Working Capital. As of March 31, 2013, we had a working capital surplus of $775,000 (a current ratio of 1.14:1) compared to a working capital surplus as of March 31, 2012 of $6,572,000 (a current ratio of 2.91:1). The decrease in current ratio is primarily a result of the use of cash for the acquisition, development and exploration of oil and gas properties.
Cash Flow. Cash provided by operating activities decreased from $5,278,000 for the year ended March 31, 2012 to $3,867,000 for the year ended March 31, 2013. This change related primarily to the timing and collection of accounts receivable and the timing and payment of accounts payable and accrued liabilities.

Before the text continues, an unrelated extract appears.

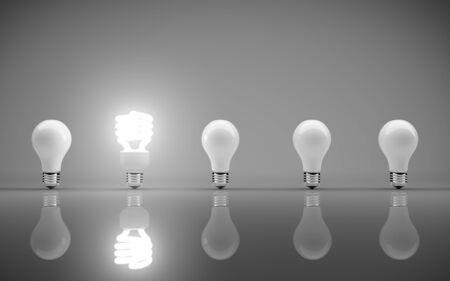 light bulbs on gray bakground Stock Photo - 17883962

Overall, net cash used in investing activities increased from the previous year from $2,467,000 for the year ended March 31, 2012 to $12,417,000 for the year ended March 31, 2013. During the year ended March 31, 2013, $12,243,000 was expended on the acquisition of producing properties, new horizontal Bakken wells in the Williston basin and on additional acreage, as compared to $7,687,000 during the year ended March 31, 2012. Investing activities in the year ended March 31, 2012 were offset by receipt of $5,404,000 from the sale of its Colorado properties.

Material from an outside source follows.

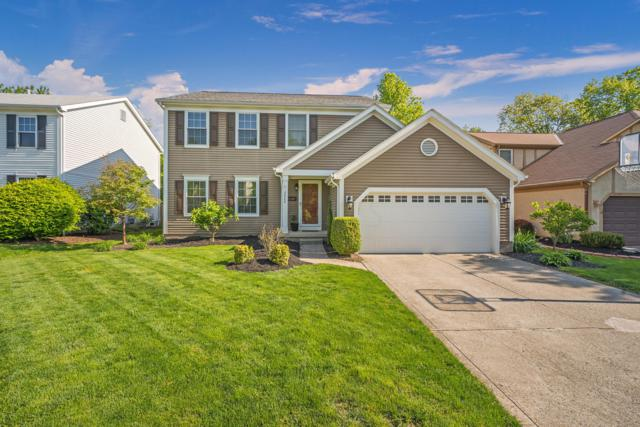 2428 Worthingwoods Boulevard, Powell, OH 43065 (MLS #219016835) :: Signature Real Estate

Net cash provided by financing activities for the year ended March 31, 2013 was $3,952,000 due to borrowings on the Company’s credit facility, offset by certain fees and costs for that borrowing. Net cash used in financing activities for the year ended March 31, 2012 was $84,000, utilized entirely for treasury share acquisition. The Company’s share buyback program was adopted in October 2008 and will terminate in October 2013, if not extended before then.
Capital Expenditures
The amounts presented herein are presented on an accrual basis, and as such may not be consistent with the amounts presented on the consolidated statements of cash flows under investing activities for expenditures on oil and gas property, which are presented on a cash basis.
During the year ended March 31, 2013, we spent $13,900,000 on various projects. This compares to $8,757,000 for the year ended March 31, 2012. During the year ended March 31, 2013, capital expenditures were comprised of drilling and completions of wells producing as of year-end (57%), drilling of wells to be completed as of calendar year end (39%), and leaseholds (4%). The majority (97%) of capital expenditures occurred in the Williston basin. The remainder was spent in other areas on property improvements and leasehold acreage.
As of March 31, 2013, we have AFEs totaling $6,500,000 for our share in completion costs of new wells in which we share a working interest. At present cash flow levels, we expect to have sufficient funds available for our share of both the outstanding AFEs and any additional acreage, seismic and/or drilling cost requirements that might arise from our existing opportunities. We may alter or vary all or part of any planned capital expenditures for reasons including, but not limited to changes in circumstances, unforeseen opportunities, the inability to negotiate favorable acquisition, farmout, joint venture or divestiture terms, commodity prices, lack of cash flow, and lack of additional funding.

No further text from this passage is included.